Precipitation of auroral and ring current particles by artificial plasma injection

Outside the plasmasphere, most of the energy in magnetospherically trapped particles resides in two populations, auroral‐energy electrons and the proton ring current, with single‐particle energies from 1 to 50 kev. The ring current contains more energy than all other components of the magnetospherically trapped radiation. It may be possible to precipitate a large fraction of this energy into the ionosphere by injection of a light‐ion plasma from a synchronous satellite; this would render the ring current protons unstable to a variety of plasma modes. Auroral‐energy electrons can be precipitated by ions of any mass, but heavy (e.g., barium) ions will quench what may be the most important proton instability, which takes place in the electromagnetic ion cyclotron mode. This mode is unstable only if the ring current protons have an average velocity greater than the wave phase velocity.

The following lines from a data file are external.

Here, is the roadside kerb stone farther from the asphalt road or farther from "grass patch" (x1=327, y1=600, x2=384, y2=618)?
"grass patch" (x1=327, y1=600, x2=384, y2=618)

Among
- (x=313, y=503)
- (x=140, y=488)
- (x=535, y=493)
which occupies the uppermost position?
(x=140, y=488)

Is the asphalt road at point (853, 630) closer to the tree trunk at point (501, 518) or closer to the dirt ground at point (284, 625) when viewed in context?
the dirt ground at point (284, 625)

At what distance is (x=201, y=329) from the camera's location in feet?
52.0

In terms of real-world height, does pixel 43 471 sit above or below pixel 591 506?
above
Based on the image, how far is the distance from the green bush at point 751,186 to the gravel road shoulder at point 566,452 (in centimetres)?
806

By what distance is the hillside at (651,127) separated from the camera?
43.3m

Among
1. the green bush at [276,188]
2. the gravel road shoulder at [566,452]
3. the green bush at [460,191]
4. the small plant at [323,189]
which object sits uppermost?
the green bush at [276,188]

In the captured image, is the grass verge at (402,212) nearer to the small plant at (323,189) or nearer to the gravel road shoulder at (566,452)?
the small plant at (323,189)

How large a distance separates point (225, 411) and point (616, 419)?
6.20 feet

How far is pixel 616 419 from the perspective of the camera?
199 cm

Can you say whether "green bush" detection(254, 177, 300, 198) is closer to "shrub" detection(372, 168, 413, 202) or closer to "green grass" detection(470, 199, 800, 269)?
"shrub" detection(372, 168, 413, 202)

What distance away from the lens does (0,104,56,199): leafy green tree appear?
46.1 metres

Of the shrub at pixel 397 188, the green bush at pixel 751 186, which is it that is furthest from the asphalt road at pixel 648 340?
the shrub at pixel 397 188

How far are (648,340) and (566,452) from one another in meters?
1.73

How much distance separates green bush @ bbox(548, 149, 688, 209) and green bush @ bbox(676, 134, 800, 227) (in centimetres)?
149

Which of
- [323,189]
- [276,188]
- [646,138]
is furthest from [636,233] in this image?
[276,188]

The wave speed varies as N −1/2 , where N is the cold plasma density; under natural conditions, N is too small for the ring current to be unstable outside the plasmapause. Injection of some tens of pounds of lithium ions at synchronous altitude will create an unstable region with a diameter of a few thousand kilometers; as a result of the instability, ring current protons will precipitate into the ionosphere at a rate up to 1 erg cm −2 sec −1 . This should produce important effects in the upper E and F layers of the ionosphere. At the same time, precipitating auroral‐energy electrons may create auroras and other effects usually associated with geomagnetic storms.